Eine schwe­re Last war mir vom Her­zen ge­nom­men; und von die­ser Stun­de an be­gann ich von neu­em ernst­lich zu ar­bei­ten; ich war fest ent­schlos­sen, mir einen Weg über alle Schwie­rig­kei­ten hin­fort zu bah­nen; ich müh­te mich ab, und der Er­folg ent­sprach mei­nen An­stren­gun­gen; mein Ge­dächt­nis, wel­ches von Na­tur nicht sehr stark war, bes­ser­te sich durch ste­te Übung; mein Ver­stand wur­de durch die Ar­beit ge­schärft; nach ei­ni­gen Wo­chen wur­de ich in eine hö­he­re Klas­se ver­setzt; in we­ni­ger als zwei Mo­na­ten ge­stat­te­te man mir, mit dem Fran­zö­si­schen und Zeich­nen zu be­gin­nen. Ich lern­te die ers­ten bei­den Zei­ten des Ver­bums être und skiz­zier­te mei­ne ers­te Hüt­te – de­ren Mau­ern ne­ben­bei ge­sagt in schrä­ger Rich­tung den hän­gen­den Turm von Pisa bei wei­tem über­tra­fen – an dem­sel­ben Tage. Als ich an je­nem Abend zu Bet­te ging, ver­gaß ich, in mei­ner Fan­ta­sie das Bar­me­ci­den-Sou­per von hei­ßen Brat­kar­tof­feln und Weiß­brot und frisch­ge­mol­ke­ner Milch zu be­rei­ten, mit dem ich sonst mein in­ne­res Seh­nen zu be­frie­di­gen pfleg­te; statt des­sen er­götz­te ich mich an dem An­blick idea­ler Zeich­nun­gen, wel­che ich im Dun­keln sah, alle das Werk mei­ner ei­ge­nen Hand: fein ge­zeich­ne­te Häu­ser und Bäu­me, ma­le­ri­sche Fel­sen und Rui­nen, statt­li­che Vieh­her­den, rei­zen­de Ma­le­rei­en von Schmet­ter­lin­gen, wel­che hal­b­er­schlos­se­ne Ro­sen um­flo­gen; Vö­gel, wel­che an rei­fen Kir­schen pick­ten, Nes­ter von Zaun­kö­ni­gen, in de­nen perl­große Eier la­gen, wäh­rend jun­ge Epheu­ran­ken sie um­wu­cher­ten. Im Ge­dan­ken ven­ti­lier­te ich auch die Mög­lich­keit, ob ich je­mals im­stan­de sein wür­de, ein ge­wis­ses klei­nes fran­zö­si­sches Ge­schich­ten­buch, wel­ches Ma­da­me Pier­rot mir an je­nem Tage ge­zeigt hat­te, flie­ßend über­set­zen zu kön­nen; – aber noch war die­ses Pro­blem nicht zu mei­ner Zufrie­den­heit ge­löst, als ich sanft ein­sch­lief.

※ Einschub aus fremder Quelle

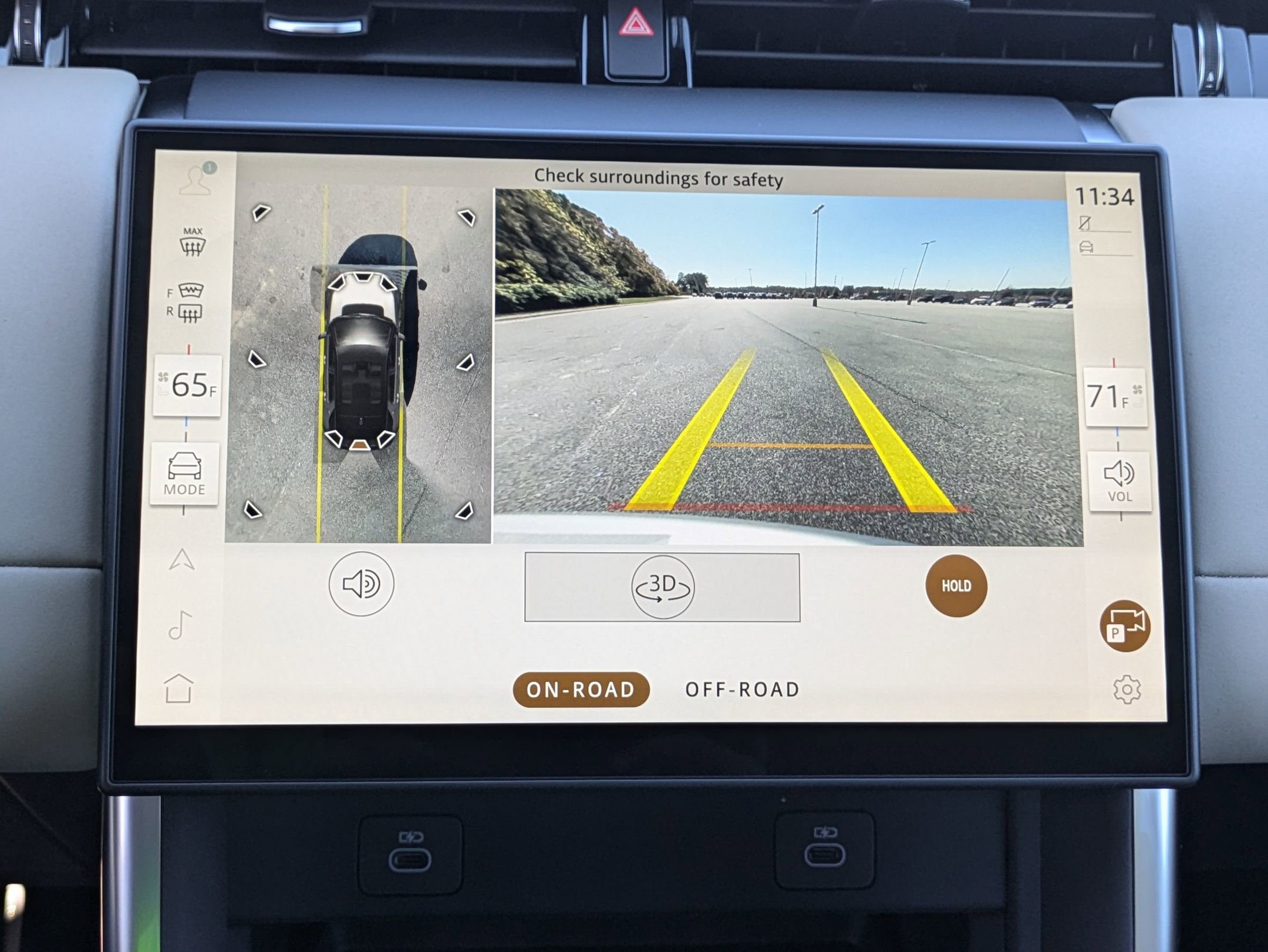 New 2025 Land Rover Discovery Sport S image 15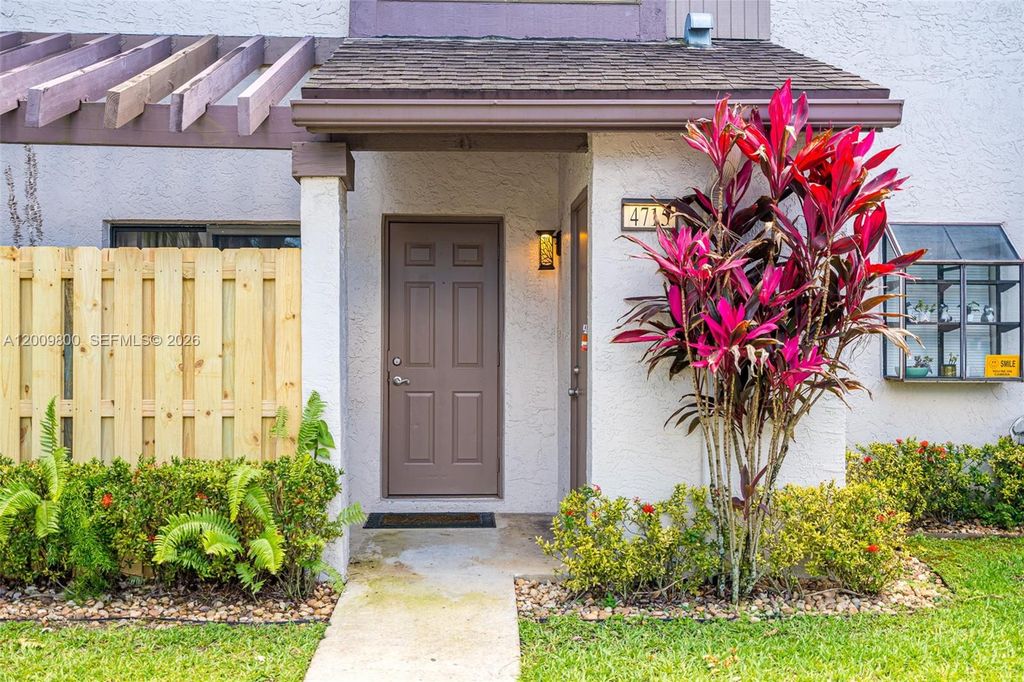 4715 NW 82nd Ave 1405, Lauderhill, FL 33351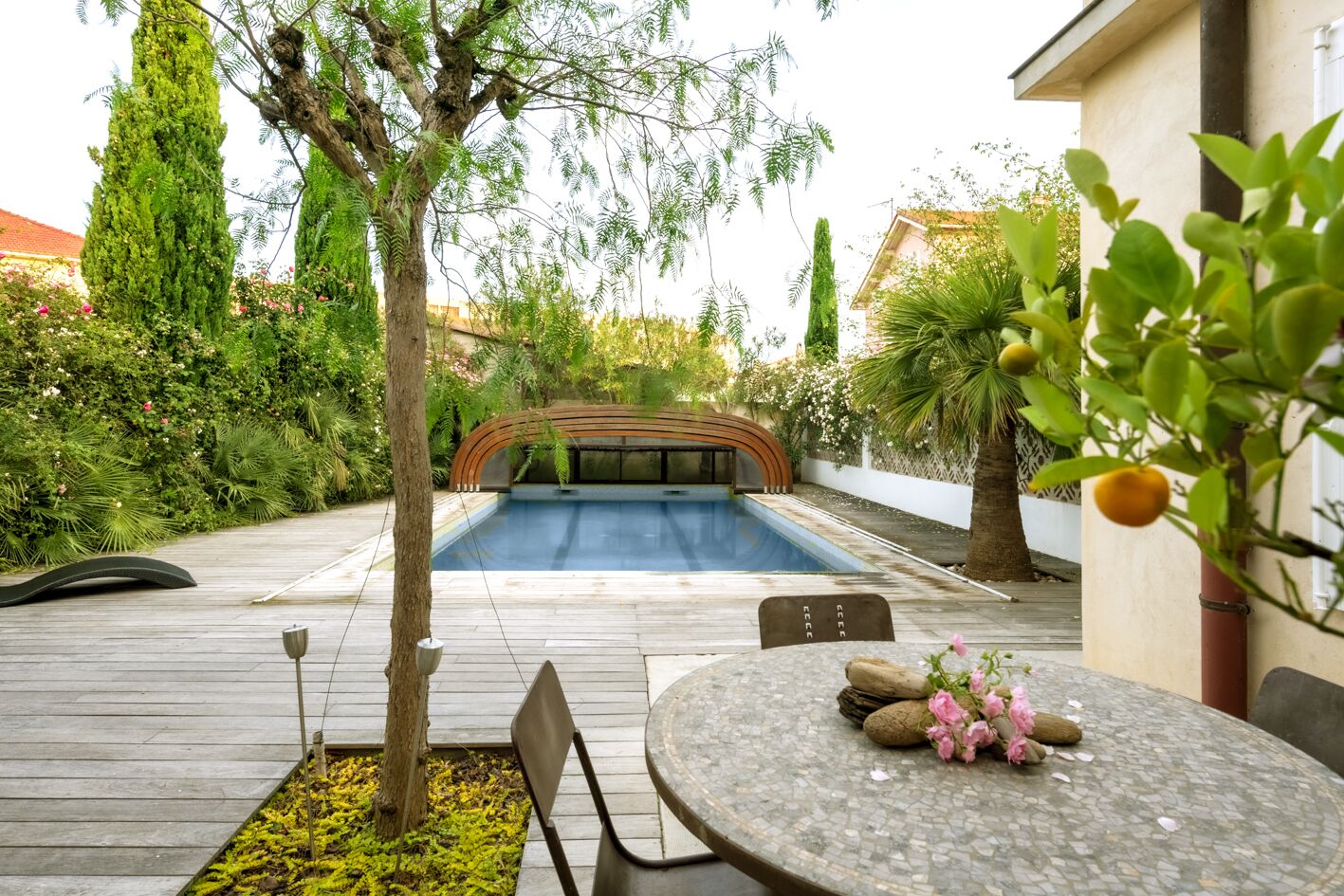 swimming pool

Wie rich­tig hat Sa­lo­mo ge­sagt: – »Bes­ser ein Mahl von fri­schen Kräu­tern, wo die Lie­be ist, als ein ge­mä­s­te­ter Och­se, wo der Hass ist.«

Jetzt hät­te ich Lo­wood mit all sei­nen Ent­beh­run­gen nicht mehr ge­gen Ga­tes­head-Hall mit sei­nem täg­li­chen Lu­xus ein­ge­tauscht.